> [PROBLEM DETAILS]: In the following material, identify every line holding the string "align" and return it.

==== RECORD EXTRACTS ====

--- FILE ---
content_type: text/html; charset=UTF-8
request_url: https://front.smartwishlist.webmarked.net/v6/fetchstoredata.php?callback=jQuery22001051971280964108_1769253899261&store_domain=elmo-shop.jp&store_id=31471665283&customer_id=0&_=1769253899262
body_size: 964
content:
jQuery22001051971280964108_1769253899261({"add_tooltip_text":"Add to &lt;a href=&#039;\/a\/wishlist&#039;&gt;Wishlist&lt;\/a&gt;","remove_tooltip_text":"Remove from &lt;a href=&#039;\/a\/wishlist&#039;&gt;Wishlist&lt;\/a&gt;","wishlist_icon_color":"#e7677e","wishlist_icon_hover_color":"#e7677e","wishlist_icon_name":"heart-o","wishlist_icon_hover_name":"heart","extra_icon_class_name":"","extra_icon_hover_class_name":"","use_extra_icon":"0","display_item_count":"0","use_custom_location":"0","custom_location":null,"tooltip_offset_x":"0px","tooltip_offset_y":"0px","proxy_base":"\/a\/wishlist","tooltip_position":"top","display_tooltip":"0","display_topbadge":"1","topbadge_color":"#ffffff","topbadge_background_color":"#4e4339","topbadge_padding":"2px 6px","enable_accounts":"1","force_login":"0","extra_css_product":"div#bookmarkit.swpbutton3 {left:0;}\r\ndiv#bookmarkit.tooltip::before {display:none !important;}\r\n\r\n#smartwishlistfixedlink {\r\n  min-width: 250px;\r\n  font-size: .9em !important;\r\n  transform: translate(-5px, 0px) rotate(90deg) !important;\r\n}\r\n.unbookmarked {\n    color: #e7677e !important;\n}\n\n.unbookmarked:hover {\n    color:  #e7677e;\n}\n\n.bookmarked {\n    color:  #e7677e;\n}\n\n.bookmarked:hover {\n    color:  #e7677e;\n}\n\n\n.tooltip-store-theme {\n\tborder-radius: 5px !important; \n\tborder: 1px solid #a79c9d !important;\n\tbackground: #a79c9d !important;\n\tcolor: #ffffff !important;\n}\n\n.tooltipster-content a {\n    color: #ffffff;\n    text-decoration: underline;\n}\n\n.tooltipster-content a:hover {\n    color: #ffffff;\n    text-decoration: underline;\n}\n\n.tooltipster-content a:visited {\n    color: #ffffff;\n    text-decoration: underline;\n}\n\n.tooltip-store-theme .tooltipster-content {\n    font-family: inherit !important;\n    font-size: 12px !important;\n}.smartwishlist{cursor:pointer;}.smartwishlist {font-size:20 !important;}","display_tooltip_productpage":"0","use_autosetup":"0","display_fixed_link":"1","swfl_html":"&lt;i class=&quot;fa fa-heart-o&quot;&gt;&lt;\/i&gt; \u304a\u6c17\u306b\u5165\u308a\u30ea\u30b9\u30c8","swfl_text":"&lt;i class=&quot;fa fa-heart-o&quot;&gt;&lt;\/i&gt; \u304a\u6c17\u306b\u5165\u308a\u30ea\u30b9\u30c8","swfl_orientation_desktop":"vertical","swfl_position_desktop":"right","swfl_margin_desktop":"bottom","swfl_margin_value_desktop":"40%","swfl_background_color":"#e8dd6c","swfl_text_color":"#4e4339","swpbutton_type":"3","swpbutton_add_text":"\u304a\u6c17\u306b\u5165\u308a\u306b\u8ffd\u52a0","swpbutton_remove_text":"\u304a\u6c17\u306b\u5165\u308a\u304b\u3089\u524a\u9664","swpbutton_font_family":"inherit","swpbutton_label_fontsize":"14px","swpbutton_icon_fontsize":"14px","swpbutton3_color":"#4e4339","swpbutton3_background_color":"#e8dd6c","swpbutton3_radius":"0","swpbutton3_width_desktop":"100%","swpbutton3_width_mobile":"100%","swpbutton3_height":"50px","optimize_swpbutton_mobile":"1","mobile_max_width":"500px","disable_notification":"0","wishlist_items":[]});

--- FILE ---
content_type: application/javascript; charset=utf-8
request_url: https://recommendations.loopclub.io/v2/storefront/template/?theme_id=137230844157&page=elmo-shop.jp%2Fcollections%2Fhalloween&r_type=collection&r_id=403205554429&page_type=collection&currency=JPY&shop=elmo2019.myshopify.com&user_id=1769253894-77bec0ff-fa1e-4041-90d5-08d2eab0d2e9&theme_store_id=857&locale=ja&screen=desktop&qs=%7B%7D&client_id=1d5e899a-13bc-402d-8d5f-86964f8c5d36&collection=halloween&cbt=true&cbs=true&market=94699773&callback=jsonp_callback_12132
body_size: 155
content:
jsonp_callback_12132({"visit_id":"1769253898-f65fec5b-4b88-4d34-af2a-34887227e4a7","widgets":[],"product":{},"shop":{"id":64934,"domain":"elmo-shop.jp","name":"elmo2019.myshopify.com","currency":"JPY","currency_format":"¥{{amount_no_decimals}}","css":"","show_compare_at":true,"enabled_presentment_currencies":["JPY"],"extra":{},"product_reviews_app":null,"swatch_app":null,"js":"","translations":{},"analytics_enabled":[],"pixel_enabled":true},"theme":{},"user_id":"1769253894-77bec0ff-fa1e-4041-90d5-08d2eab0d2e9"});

====
==== RECORD EXTRACTS ====

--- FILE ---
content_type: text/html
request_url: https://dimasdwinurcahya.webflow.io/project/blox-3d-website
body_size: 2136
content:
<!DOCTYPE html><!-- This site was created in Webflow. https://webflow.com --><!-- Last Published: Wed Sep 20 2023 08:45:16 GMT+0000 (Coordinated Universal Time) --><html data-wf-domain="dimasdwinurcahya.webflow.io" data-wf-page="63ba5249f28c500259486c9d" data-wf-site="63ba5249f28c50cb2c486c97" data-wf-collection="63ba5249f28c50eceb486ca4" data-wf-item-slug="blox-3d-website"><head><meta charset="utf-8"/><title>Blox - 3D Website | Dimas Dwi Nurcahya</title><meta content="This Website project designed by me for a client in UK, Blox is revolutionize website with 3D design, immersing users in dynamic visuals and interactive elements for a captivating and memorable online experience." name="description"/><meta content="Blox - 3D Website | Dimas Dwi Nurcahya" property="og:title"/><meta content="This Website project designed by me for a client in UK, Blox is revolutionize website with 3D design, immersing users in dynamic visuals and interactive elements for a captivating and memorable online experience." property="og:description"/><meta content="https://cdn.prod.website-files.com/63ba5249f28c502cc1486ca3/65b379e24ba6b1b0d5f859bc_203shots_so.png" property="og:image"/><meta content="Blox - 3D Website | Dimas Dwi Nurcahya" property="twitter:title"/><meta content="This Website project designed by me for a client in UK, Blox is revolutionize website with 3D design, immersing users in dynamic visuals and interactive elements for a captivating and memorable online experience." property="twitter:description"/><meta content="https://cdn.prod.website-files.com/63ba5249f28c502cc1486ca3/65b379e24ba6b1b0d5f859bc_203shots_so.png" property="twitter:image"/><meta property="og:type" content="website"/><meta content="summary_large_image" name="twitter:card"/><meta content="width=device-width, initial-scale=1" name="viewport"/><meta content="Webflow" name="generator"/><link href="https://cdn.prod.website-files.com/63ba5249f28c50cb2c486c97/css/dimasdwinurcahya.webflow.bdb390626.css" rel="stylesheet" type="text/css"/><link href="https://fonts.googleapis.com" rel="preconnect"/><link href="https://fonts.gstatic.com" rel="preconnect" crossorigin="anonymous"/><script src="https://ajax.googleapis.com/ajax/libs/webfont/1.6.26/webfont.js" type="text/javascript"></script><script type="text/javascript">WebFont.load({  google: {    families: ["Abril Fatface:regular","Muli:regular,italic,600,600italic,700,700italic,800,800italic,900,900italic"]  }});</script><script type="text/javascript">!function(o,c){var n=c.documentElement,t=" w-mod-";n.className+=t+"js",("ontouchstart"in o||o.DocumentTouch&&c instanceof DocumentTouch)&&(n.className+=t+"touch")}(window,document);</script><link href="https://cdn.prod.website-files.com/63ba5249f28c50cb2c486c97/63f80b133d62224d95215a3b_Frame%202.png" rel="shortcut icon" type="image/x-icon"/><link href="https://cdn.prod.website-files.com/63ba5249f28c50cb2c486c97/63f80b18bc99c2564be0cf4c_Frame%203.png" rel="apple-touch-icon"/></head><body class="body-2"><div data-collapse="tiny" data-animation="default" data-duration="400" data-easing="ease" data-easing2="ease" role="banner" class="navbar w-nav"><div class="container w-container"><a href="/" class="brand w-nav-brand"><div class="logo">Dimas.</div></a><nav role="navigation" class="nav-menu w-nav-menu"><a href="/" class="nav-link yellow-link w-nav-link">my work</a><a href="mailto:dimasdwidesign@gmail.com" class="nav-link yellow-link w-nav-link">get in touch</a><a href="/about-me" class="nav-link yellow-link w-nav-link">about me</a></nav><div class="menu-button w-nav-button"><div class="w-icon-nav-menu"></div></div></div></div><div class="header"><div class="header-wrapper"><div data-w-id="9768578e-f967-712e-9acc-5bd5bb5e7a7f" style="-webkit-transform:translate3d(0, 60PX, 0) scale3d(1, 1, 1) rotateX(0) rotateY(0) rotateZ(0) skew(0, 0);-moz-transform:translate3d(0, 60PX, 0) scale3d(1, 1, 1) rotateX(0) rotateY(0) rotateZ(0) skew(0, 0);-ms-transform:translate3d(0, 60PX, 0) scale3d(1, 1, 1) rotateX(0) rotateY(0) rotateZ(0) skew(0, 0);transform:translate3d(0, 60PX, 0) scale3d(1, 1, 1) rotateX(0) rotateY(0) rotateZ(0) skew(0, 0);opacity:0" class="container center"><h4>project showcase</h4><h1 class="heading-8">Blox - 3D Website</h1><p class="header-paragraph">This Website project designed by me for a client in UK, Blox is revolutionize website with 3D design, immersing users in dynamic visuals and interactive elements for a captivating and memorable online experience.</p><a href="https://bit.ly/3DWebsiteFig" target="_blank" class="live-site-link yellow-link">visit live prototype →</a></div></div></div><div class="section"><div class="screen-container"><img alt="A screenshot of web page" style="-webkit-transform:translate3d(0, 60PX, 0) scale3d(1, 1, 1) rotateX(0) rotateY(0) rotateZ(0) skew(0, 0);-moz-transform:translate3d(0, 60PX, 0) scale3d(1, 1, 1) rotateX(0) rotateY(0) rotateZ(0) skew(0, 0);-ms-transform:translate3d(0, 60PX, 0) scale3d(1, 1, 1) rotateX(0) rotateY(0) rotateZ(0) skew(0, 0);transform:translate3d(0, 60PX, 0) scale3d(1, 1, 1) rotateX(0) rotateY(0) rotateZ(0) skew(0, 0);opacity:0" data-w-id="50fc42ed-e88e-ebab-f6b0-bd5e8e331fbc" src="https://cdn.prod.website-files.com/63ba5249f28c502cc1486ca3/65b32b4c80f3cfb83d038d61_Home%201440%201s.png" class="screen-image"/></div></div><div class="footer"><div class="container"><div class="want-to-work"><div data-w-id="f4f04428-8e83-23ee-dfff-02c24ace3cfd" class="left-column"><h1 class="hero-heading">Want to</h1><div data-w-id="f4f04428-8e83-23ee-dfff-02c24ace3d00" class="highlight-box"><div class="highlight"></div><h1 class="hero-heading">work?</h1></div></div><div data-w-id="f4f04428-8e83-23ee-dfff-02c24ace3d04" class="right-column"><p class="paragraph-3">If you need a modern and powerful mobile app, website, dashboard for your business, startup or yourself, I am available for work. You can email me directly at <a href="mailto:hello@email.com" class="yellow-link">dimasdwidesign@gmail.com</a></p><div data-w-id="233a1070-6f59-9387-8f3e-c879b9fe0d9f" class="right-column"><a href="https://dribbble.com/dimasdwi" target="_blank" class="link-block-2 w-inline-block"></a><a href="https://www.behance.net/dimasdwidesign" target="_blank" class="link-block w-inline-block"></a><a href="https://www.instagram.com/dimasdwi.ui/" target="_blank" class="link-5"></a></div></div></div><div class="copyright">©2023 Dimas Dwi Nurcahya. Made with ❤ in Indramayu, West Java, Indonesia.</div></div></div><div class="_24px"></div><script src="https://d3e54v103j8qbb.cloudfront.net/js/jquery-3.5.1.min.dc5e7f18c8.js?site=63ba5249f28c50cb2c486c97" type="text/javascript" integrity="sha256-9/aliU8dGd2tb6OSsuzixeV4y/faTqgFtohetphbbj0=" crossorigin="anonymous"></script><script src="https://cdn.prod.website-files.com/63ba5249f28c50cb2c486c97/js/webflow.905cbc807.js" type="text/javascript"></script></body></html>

====
==== RECORD EXTRACTS ====

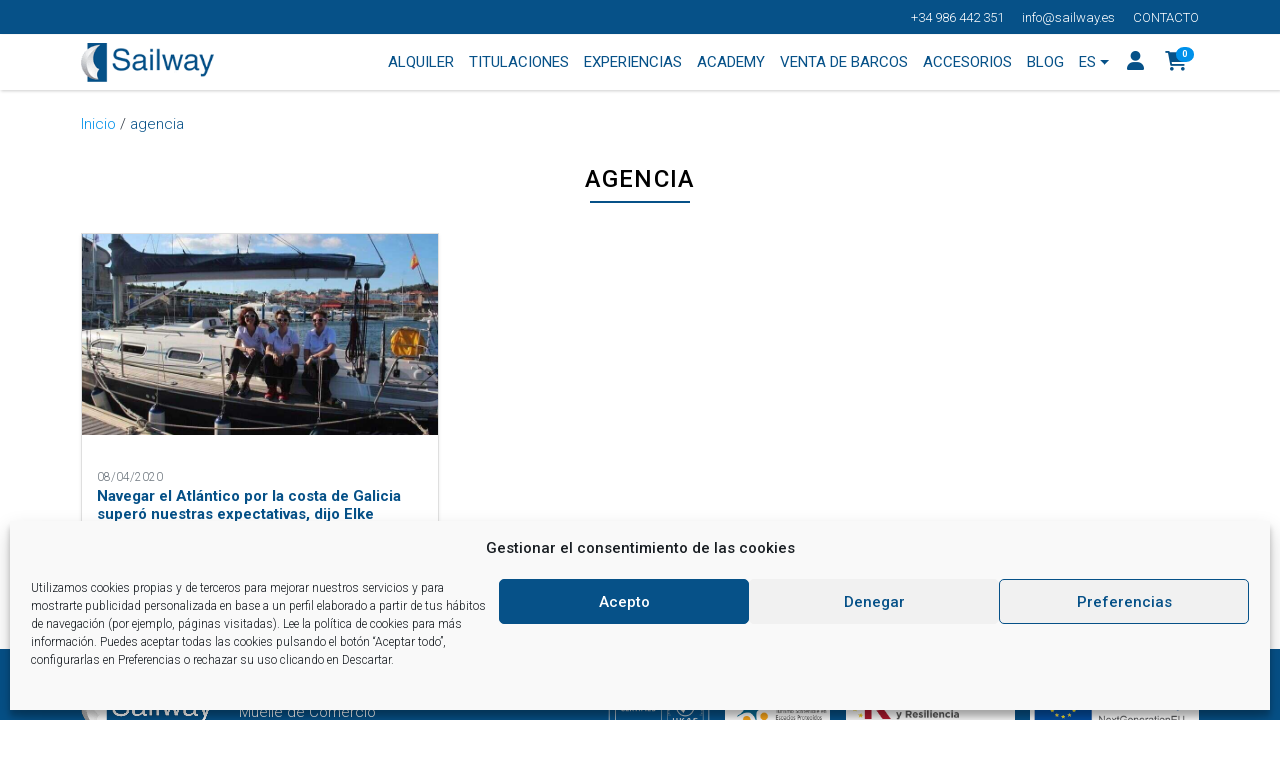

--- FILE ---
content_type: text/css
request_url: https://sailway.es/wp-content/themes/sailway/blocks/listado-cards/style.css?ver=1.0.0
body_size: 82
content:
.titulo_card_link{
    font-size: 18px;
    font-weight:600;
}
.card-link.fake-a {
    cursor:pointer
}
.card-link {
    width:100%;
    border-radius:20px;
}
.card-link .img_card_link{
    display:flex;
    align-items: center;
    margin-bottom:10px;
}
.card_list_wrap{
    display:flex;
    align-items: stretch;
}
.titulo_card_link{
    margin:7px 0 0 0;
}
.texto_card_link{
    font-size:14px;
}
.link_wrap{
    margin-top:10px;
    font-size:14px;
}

====

> [COMPLETED EXERCISE]:
    align-items: center;
    align-items: stretch;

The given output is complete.